**Metin bölümü:**
• 126
    başarının klüp genleriyle alakalı olduğunun bir başka kanıtı. tıpkı bizim gibi yıllar geçse de, çok kötü dönemleri olsa da, tekrar ayağa kalkıp avrupa'da adlarından söz ettirebildiler.
    bu yüzden leipzig'den, başakşehir'den ya da şişirme çin klüplerinden bir cacık olmayacaktır. yıllardır arap yarımdasındakilerden bir halt olmadığı gibi.
  • 128
    2 senedir çatır çatır 4-4-2 oynayan takım. inanılmaz bir scout başarısı var. söyle ki bu adamlar ucuza topçu almıyorlar ama aldıklarının hepsinin önü inanılmaz açık. bir de aldıkları adamların hepsinin atlet ve gelişime açıklar. hocalarını tebrik etmek lazım, gidenin arkasından ağlamıyor hemen gençleri diziyor sahaya.
    bir de şu stadın zeminine bir çözüm bulsunlar. yakışmıyor, zenginlerin,elitlerin, takımına.

    (bkz: 27 ağustos 2017 as monaco marsilya maçı)
  • 134
    ruslar tarafından satın alındıktan sonra şu şekilde bir transfer politikası izlediler.

    2013-14 sezonu (sezonu psg'nin ardından 2. tamamladılar):

    james rodriguez/21 yaşında/45 milyon euro (1 yıl sonra 75 milyon euro'ya satıldı)
    falcao/27 yaşında/43 milyon euro (iki defa kiralayarak 14.6 milyon euro gelir elde ettiler ve şu an ilk 11'de oynatıyorlar)
    joao moutinho/26 yaşında/25 milyon euro (şu an ilk 11 oyuncusu)
    geoffrey kondogbia/20 yaşında/20 milyon euro (2 yıl sonra 36 milyon euro'ya satıldı)
    lacina traore/23 yaşında/10 milyon euro (elde patladı)
    anthony martial/17 yaşında/5 milyon euro (2 yıl sonra 60 milyon euro'ya satıldı)
    jeremy toulalan/29 yaşında/5 milyon euro (bonservissiz ayrıldı)

    2014-15 sezonu (sezonu psg ve lyon'un ardından 3. tamamladılar):

    bernardo silva/20 yaşında/15.75 milyon euro (3 yıl sonra 50 milyon euro'ya satıldı)
    ayman abdennour/24 yaşında/13 milyon euro (1 yıl sonra 22 milyon euro'ya satıldı)
    tiémoué bakayoko/19 yaşında/8 milyon euro (3 yıl sonra 40 milyon euro'ya satıldı)

    2015-16 sezonu (sezonu psg ve lyon'un ardından 3. tamamladılar):

    ivan cavaleiro/21 yaşında/15 milyon euro (1 yıl sonra 8 milyon euro'ya satıldı)

**Aşağıdakileri tamamlayın:**
a – Metin bölümüne göre aşağıdaki soruları yanıtlayın:
(i) James Rodriguez kaç euroya alındı ve bir yıl sonra kaç euroya satıldı?
(ii) Takım 2014-15 sezonunu hangi takımların ardından kaçıncı sırada tamamladı?
(iii) 128 numaralı girdiye göre takım kaç senedir hangi dizilişle oynuyor?
b – Metin bölümünde "joao moutinho/26 yaşında/25" ifadesinden başlayıp "40 milyon euro'ya satıldı)" ifadesine kadar uzanan kısmın tamamını harfi harfine yazın.

(Bir veri kümesinde listelenen öğeler)

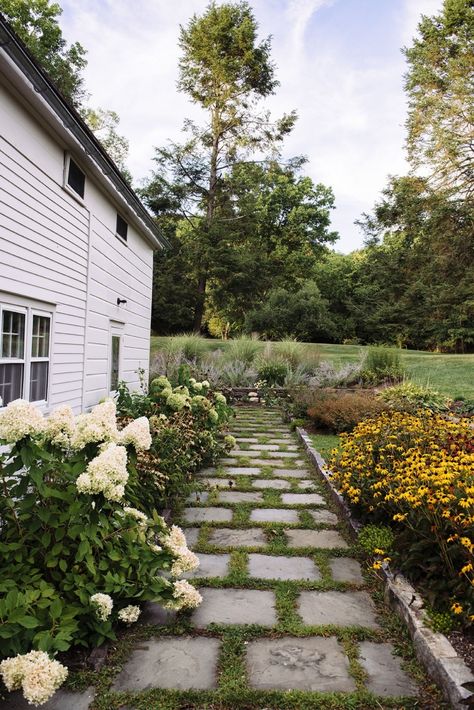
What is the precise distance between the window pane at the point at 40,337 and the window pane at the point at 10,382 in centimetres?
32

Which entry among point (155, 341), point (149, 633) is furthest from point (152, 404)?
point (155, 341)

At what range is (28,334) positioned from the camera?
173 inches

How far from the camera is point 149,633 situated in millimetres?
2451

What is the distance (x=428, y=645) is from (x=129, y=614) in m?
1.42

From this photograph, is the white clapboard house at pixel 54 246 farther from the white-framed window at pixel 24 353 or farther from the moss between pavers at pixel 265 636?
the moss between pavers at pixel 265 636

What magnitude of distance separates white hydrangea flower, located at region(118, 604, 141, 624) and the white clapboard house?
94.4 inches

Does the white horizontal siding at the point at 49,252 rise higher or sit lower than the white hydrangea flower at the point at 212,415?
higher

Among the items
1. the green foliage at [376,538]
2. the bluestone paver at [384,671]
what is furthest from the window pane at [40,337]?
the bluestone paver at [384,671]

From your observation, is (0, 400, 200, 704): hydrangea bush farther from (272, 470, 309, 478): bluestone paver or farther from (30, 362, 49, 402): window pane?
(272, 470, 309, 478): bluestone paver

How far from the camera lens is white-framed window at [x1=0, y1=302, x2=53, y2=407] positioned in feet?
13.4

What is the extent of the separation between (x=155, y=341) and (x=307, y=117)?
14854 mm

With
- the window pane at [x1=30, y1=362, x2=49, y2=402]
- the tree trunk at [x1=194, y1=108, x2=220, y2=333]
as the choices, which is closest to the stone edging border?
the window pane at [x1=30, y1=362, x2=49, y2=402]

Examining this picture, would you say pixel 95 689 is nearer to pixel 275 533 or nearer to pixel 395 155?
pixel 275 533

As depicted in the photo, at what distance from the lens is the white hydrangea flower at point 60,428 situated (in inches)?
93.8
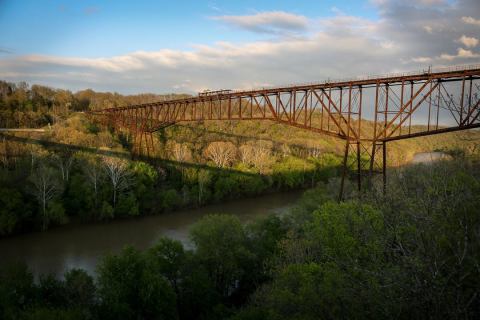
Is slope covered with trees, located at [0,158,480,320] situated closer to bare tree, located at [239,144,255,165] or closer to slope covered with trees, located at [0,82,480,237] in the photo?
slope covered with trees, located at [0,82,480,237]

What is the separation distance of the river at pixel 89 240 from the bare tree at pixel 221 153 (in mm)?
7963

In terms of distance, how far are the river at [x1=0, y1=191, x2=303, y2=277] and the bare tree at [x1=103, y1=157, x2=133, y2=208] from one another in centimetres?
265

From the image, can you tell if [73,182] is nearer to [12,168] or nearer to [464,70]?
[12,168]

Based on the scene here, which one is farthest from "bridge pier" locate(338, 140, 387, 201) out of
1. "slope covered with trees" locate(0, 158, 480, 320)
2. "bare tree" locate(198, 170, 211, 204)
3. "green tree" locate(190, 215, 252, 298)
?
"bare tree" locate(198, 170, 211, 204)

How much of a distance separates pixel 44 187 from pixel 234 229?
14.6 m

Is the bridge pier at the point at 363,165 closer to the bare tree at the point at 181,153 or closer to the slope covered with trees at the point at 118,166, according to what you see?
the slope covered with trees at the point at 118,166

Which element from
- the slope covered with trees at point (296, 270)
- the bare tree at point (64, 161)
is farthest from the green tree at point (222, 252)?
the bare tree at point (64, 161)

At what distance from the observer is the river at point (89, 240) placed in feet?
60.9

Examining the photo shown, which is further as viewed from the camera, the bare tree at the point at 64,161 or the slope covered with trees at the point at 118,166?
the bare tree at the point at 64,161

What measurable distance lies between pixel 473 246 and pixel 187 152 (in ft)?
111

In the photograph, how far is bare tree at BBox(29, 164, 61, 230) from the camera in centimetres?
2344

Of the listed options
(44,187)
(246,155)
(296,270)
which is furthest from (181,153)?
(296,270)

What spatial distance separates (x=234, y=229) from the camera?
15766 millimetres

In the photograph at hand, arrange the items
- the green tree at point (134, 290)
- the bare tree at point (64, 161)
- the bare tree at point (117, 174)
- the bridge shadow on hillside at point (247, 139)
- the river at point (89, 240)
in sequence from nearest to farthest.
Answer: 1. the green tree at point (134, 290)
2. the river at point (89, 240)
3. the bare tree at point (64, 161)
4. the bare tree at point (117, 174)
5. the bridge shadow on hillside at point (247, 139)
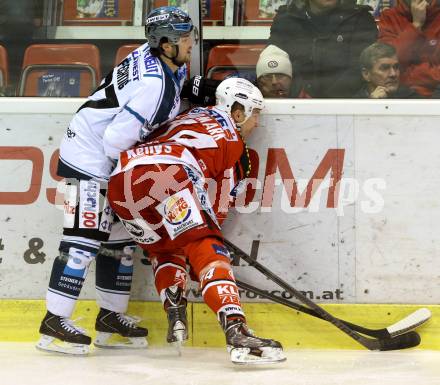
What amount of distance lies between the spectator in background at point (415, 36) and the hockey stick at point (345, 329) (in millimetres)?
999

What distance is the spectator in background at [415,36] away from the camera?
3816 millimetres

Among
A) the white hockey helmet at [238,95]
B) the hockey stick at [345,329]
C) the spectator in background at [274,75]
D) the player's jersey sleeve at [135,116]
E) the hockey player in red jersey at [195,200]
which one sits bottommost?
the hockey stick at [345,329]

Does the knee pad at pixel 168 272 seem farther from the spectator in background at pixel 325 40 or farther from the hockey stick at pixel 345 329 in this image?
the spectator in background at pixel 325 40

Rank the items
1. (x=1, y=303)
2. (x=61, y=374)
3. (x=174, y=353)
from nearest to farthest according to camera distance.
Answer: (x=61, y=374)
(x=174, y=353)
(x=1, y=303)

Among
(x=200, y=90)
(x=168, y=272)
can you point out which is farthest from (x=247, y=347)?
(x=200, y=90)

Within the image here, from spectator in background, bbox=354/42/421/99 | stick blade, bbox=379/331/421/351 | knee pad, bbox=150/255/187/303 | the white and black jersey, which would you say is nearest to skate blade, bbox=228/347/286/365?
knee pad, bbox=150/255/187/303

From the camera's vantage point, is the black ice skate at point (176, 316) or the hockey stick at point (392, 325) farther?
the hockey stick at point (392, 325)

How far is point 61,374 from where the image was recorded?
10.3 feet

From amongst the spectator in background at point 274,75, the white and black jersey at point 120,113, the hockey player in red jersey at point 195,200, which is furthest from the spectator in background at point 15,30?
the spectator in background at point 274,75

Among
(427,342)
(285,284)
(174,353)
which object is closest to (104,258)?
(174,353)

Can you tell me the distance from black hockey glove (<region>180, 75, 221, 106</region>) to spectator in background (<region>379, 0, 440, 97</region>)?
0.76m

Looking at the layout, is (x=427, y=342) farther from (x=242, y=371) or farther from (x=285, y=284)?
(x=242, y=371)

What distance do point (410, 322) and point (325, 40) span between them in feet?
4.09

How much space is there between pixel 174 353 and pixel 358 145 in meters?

**Alıştırma sonuçları:**
a –
(i) 45 milyon euroya alındı, 1 yıl sonra 75 milyon euroya satıldı.
(ii) PSG ve Lyon'un ardından 3. sırada tamamladı.
(iii) 2 senedir 4-4-2 ile oynuyor.

b –
joao moutinho/26 yaşında/25 milyon euro (şu an ilk 11 oyuncusu)
    geoffrey kondogbia/20 yaşında/20 milyon euro (2 yıl sonra 36 milyon euro'ya satıldı)
    lacina traore/23 yaşında/10 milyon euro (elde patladı)
    anthony martial/17 yaşında/5 milyon euro (2 yıl sonra 60 milyon euro'ya satıldı)
    jeremy toulalan/29 yaşında/5 milyon euro (bonservissiz ayrıldı)

    2014-15 sezonu (sezonu psg ve lyon'un ardından 3. tamamladılar):

    bernardo silva/20 yaşında/15.75 milyon euro (3 yıl sonra 50 milyon euro'ya satıldı)
    ayman abdennour/24 yaşında/13 milyon euro (1 yıl sonra 22 milyon euro'ya satıldı)
    tiémoué bakayoko/19 yaşında/8 milyon euro (3 yıl sonra 40 milyon euro'ya satıldı)